--- EXERCISE DESCRIPTION ---
Find every line in the listing below that contains the string "solar" with the same capitalization, and copy each of those lines.
** Begin EXTRACTED DATA **
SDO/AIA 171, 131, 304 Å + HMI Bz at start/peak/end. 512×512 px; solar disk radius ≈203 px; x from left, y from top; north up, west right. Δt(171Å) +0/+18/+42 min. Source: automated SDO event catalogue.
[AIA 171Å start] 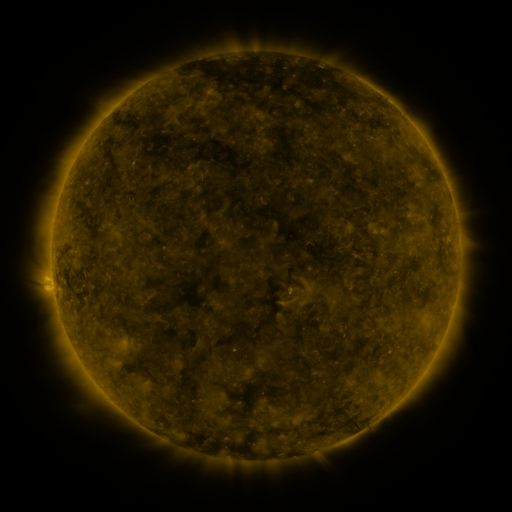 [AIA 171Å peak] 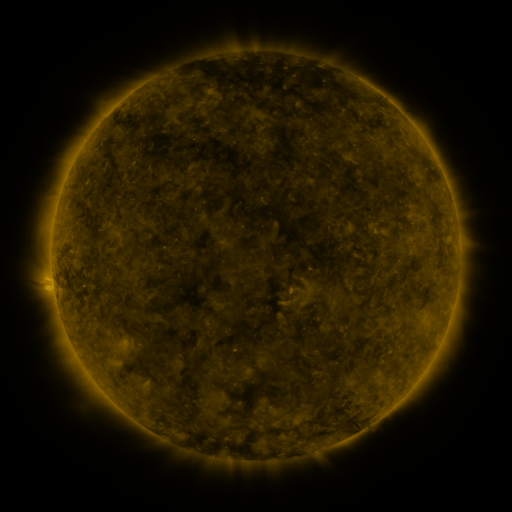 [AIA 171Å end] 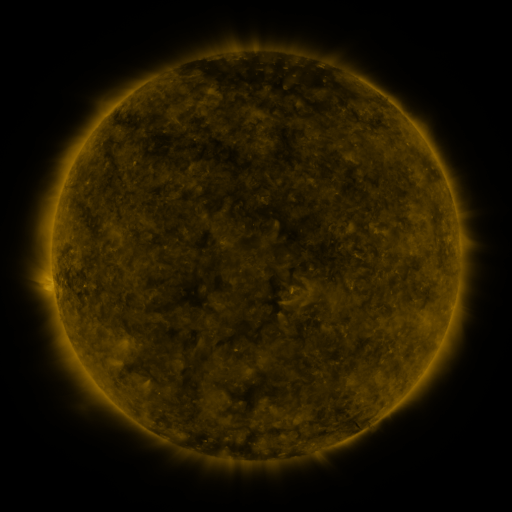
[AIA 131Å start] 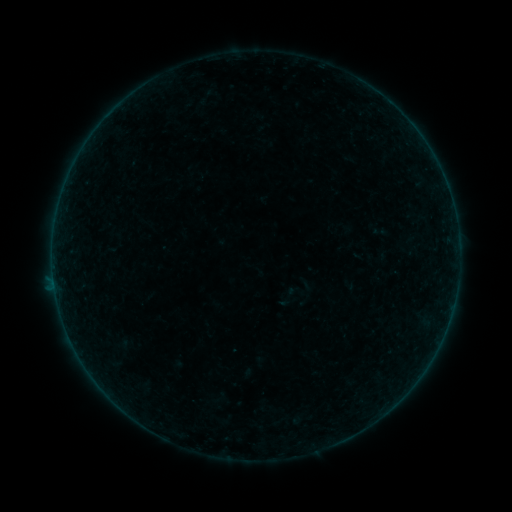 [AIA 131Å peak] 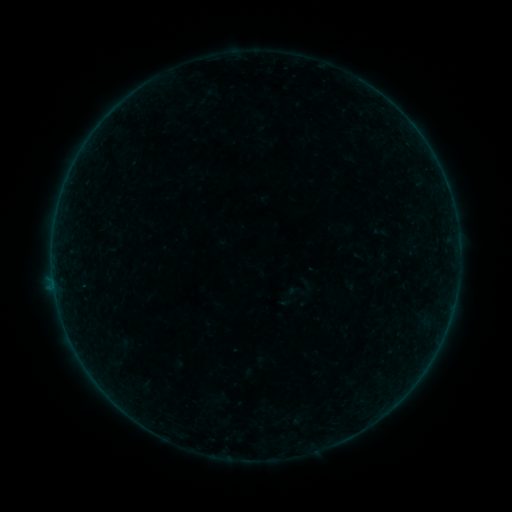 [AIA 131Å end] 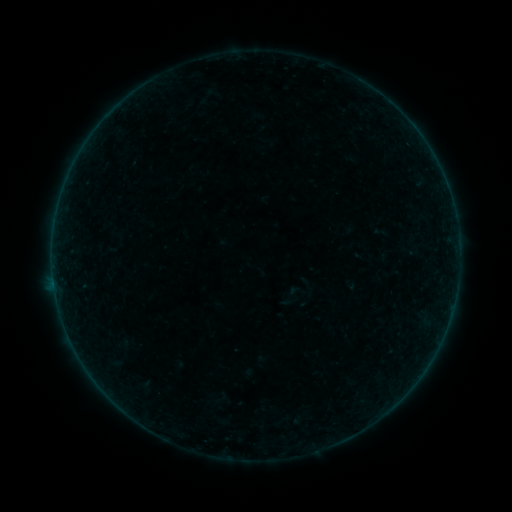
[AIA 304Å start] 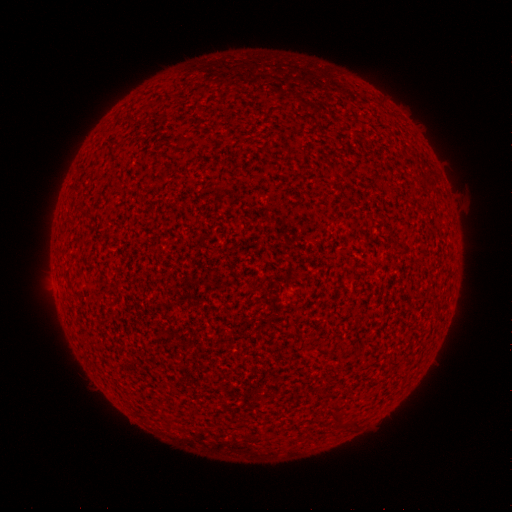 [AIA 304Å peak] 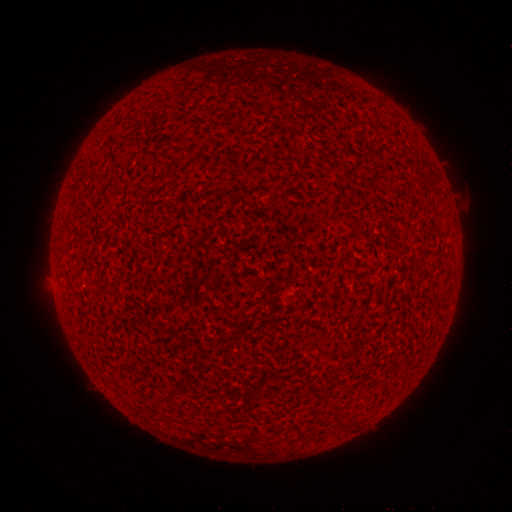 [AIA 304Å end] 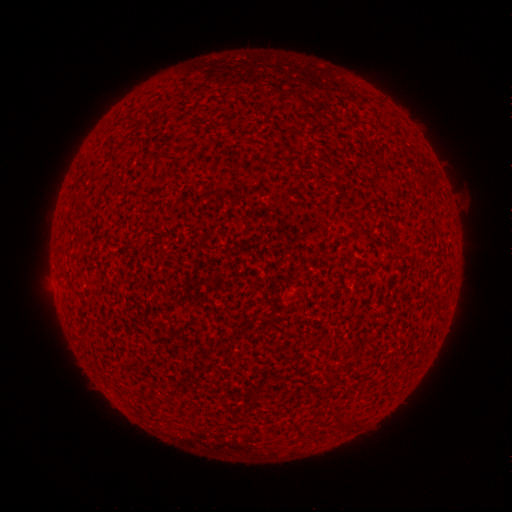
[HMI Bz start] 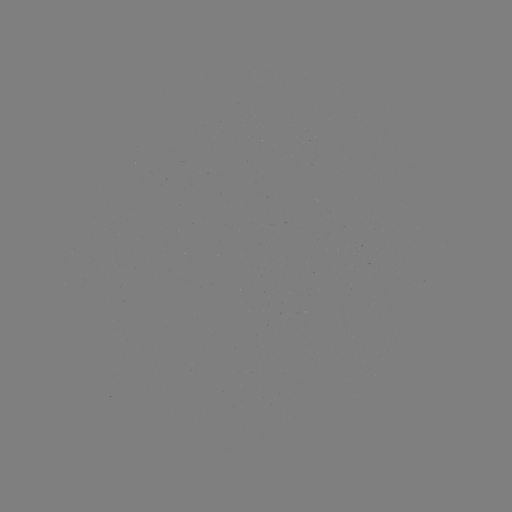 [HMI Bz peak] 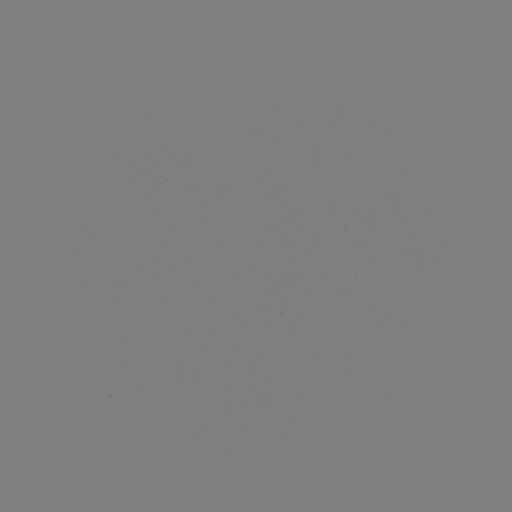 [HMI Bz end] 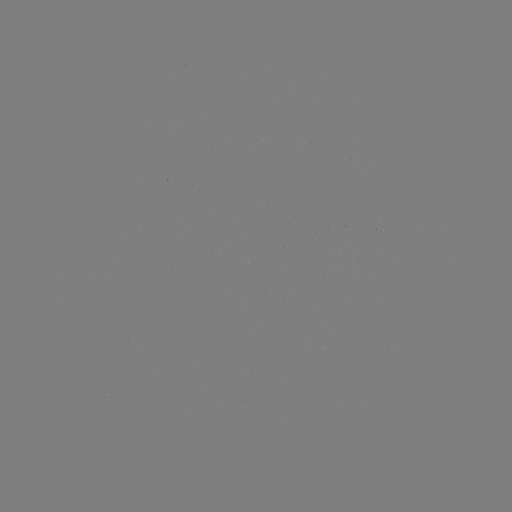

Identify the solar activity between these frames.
no flare in any classed list; no EUV-trigger detection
** End EXTRACTED DATA **
--- OUTPUT OF THE EXERCISE ---
SDO/AIA 171, 131, 304 Å + HMI Bz at start/peak/end. 512×512 px; solar disk radius ≈203 px; x from left, y from top; north up, west right. Δt(171Å) +0/+18/+42 min. Source: automated SDO event catalogue.
Identify the solar activity between these frames.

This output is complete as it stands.